▸ Stated task
Produce an exact copy of the lines from the line containing "Of the two —" through the last line of the entries below, and only those lines.

/---

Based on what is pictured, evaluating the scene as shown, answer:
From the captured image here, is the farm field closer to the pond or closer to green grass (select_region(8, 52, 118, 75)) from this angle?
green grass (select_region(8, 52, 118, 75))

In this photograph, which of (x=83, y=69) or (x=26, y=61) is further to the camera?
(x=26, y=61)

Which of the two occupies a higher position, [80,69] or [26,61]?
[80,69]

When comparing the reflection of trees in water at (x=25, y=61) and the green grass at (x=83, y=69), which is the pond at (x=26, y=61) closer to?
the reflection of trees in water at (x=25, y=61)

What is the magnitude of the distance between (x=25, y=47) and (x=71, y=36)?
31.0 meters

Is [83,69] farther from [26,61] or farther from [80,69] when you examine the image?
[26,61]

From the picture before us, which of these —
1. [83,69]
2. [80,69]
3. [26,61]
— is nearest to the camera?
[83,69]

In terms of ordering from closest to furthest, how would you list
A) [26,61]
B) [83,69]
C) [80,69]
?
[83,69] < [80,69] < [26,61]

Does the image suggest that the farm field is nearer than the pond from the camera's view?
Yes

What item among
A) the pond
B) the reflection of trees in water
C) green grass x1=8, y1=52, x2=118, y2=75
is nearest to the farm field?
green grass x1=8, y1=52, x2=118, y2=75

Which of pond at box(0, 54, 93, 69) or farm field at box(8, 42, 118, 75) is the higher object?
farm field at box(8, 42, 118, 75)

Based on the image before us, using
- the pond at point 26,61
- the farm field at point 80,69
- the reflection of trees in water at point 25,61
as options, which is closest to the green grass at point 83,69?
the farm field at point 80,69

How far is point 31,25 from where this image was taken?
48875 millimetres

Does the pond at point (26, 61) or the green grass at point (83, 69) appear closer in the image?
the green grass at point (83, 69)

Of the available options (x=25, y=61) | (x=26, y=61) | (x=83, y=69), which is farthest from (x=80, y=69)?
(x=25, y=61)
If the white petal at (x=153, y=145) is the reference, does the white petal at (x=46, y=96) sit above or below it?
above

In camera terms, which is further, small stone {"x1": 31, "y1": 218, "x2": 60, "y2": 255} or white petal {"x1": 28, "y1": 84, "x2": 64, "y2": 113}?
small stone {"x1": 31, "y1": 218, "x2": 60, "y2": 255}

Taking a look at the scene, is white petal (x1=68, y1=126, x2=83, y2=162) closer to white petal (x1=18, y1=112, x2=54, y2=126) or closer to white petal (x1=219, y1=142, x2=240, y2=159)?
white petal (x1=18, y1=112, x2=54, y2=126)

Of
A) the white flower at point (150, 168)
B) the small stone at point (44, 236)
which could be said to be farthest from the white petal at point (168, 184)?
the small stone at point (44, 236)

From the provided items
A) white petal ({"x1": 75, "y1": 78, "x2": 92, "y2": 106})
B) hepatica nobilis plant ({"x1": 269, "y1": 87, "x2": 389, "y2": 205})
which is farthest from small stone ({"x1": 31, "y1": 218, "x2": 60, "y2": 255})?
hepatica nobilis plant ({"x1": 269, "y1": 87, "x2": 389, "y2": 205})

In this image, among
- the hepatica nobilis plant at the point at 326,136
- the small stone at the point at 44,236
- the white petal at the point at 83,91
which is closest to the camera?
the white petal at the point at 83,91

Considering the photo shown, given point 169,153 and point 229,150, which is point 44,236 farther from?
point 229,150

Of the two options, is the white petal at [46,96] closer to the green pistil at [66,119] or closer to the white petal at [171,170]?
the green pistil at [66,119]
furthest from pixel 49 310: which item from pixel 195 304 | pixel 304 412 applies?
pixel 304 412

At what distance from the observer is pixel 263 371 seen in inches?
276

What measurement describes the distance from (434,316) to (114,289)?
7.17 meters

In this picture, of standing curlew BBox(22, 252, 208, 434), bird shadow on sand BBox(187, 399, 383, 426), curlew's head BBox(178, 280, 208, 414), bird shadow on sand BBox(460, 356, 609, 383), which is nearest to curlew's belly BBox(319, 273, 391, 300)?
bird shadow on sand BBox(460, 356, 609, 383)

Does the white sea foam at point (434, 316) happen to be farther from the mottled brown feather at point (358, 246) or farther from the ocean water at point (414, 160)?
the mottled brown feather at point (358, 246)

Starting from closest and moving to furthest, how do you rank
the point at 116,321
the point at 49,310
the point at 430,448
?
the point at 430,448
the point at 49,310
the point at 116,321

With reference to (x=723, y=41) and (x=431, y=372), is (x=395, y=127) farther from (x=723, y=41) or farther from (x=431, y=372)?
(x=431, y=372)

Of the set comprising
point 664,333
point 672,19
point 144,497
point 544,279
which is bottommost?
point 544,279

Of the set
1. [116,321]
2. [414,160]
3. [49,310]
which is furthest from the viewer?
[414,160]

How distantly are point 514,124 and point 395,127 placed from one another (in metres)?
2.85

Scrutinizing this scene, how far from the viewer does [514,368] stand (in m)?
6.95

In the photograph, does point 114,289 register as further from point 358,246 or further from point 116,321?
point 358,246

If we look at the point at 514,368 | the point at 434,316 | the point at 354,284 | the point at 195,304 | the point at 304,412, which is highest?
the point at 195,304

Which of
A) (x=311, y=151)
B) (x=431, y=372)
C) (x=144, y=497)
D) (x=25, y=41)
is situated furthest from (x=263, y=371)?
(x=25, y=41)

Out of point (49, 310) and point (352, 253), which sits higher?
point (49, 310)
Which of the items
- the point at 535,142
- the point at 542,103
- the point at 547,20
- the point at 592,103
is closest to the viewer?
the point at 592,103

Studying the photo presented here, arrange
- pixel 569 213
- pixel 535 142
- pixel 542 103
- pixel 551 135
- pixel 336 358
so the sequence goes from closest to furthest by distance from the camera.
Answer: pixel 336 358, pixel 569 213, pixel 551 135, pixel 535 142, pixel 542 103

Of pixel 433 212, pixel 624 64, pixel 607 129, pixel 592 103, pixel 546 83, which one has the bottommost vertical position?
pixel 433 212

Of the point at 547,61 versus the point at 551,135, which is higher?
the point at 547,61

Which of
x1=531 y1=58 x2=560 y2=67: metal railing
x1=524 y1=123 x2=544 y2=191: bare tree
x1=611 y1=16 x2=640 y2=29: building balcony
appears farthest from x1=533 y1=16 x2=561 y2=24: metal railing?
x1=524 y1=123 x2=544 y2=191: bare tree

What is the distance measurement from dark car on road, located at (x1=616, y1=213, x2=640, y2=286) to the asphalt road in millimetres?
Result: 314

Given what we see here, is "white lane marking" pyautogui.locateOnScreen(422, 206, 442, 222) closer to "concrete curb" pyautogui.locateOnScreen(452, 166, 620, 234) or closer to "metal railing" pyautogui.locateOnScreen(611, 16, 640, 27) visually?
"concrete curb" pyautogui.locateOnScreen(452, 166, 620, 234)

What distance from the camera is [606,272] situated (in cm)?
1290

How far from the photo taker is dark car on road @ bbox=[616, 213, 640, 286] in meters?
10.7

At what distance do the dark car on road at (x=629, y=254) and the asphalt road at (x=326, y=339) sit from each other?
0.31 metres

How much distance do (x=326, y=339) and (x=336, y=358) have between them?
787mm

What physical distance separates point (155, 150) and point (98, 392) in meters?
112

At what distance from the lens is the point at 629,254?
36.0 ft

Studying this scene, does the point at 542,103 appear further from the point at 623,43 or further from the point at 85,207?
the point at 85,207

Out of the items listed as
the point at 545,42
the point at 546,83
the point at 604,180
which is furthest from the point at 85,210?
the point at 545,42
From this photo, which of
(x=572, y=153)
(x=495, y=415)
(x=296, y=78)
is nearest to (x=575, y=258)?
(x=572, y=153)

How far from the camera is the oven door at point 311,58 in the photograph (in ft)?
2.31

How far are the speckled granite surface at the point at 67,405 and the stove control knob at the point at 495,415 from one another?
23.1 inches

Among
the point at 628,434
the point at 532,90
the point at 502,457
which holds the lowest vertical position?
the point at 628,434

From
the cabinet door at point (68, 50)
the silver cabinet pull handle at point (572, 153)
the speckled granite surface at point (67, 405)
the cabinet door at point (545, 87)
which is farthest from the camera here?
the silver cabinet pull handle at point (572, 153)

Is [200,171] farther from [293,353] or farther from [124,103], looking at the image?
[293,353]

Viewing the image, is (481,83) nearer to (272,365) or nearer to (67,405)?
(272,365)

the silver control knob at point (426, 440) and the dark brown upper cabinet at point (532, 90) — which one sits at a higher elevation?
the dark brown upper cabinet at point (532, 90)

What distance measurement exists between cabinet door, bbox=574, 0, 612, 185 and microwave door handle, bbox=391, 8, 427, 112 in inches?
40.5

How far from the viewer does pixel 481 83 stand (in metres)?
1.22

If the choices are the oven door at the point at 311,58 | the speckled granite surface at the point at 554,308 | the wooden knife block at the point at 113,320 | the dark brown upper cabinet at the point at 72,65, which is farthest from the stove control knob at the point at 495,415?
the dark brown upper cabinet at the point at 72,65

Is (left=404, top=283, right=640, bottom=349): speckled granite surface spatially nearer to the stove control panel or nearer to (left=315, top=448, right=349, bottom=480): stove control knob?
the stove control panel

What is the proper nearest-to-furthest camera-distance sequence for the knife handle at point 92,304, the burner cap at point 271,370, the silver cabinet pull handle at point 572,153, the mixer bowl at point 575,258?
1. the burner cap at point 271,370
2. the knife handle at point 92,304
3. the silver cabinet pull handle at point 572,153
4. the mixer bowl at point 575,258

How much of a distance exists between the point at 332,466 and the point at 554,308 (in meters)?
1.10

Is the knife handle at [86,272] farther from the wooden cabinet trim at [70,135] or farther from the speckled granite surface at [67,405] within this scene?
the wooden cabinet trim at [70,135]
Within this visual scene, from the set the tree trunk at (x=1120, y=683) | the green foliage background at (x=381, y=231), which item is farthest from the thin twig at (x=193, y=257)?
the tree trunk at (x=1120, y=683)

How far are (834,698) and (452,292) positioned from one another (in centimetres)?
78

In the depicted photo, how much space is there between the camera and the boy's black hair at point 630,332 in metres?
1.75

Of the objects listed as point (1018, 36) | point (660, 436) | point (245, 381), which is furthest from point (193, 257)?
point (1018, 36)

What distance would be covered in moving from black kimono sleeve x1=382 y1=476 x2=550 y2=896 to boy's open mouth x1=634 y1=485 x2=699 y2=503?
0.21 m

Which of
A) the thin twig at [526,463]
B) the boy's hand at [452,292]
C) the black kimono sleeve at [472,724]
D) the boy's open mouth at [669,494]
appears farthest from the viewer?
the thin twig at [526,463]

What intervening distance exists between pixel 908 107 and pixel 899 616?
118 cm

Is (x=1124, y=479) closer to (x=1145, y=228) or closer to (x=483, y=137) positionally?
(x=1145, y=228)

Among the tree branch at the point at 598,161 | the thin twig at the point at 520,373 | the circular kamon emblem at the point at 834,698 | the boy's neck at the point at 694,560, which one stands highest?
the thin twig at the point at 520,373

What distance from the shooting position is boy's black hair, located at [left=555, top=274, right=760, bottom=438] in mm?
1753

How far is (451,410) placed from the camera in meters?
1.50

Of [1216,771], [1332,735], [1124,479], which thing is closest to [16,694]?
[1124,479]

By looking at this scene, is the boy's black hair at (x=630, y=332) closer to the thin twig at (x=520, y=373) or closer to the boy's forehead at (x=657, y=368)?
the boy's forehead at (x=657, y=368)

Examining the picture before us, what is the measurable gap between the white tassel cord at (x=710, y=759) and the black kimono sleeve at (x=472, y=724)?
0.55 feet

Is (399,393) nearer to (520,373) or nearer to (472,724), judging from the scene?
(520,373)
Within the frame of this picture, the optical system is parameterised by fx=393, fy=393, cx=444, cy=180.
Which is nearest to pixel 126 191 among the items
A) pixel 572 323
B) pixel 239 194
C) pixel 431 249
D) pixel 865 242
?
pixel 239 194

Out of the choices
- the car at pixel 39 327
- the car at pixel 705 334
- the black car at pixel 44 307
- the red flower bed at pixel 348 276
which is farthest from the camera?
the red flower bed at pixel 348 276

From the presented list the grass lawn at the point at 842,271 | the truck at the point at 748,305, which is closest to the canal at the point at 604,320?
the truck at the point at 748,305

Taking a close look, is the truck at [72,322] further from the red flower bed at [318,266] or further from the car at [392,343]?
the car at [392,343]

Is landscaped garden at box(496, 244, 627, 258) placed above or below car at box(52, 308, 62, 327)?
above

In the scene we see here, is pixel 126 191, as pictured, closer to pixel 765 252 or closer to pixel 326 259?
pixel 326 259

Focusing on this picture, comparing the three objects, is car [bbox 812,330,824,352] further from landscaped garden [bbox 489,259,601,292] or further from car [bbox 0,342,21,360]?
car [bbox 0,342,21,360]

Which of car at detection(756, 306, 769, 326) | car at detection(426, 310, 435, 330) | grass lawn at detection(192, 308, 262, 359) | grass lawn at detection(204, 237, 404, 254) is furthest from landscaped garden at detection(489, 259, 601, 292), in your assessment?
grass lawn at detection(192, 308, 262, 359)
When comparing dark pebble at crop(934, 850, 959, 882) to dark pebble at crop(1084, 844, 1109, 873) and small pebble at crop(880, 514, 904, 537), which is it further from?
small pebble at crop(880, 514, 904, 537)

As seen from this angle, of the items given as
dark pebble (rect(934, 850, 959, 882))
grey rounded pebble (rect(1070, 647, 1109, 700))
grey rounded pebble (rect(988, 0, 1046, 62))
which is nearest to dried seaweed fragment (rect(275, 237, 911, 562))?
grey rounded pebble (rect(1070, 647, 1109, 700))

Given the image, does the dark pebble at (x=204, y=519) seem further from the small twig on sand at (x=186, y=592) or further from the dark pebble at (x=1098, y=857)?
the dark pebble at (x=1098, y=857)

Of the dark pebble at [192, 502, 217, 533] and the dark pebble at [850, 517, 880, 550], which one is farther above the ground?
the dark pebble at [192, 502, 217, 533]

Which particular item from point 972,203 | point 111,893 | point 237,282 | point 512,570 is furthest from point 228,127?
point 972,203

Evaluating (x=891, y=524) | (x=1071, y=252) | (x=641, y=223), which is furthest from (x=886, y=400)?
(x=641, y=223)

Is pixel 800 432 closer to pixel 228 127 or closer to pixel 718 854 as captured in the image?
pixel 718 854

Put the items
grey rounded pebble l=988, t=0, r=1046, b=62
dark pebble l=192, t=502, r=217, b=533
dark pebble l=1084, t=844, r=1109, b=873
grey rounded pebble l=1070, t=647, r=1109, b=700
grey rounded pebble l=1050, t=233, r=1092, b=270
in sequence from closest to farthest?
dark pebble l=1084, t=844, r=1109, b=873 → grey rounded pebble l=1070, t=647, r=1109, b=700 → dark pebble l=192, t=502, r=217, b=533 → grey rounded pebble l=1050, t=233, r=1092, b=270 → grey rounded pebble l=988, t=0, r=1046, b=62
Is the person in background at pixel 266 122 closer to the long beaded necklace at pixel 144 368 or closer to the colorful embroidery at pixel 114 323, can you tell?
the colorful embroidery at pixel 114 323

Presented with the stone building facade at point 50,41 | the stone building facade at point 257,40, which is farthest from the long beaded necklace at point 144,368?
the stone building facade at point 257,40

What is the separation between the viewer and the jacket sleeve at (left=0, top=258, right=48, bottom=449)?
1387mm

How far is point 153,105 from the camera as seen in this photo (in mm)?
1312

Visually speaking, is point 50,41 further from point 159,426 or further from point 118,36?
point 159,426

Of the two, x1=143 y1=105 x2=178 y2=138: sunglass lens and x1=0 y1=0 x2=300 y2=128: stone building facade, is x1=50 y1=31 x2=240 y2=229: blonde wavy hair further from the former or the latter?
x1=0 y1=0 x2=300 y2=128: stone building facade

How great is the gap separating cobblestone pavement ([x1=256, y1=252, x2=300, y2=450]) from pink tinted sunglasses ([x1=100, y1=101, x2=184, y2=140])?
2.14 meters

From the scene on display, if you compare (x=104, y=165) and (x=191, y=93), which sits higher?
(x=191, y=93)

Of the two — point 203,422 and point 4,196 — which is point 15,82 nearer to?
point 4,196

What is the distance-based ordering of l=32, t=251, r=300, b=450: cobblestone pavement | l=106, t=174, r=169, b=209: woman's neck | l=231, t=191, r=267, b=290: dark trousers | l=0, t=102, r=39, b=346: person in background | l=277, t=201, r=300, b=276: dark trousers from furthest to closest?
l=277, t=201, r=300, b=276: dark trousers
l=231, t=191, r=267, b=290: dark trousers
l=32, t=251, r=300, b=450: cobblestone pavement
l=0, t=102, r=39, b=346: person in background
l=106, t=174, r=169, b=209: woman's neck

\---

▸ The completed task
Of the two — point 203,422 and point 4,196 — which is point 15,82 nearer to?
point 4,196

What is the distance-based ordering of l=32, t=251, r=300, b=450: cobblestone pavement | l=106, t=174, r=169, b=209: woman's neck | l=231, t=191, r=267, b=290: dark trousers | l=0, t=102, r=39, b=346: person in background | l=277, t=201, r=300, b=276: dark trousers from furthest to closest?
l=277, t=201, r=300, b=276: dark trousers
l=231, t=191, r=267, b=290: dark trousers
l=32, t=251, r=300, b=450: cobblestone pavement
l=0, t=102, r=39, b=346: person in background
l=106, t=174, r=169, b=209: woman's neck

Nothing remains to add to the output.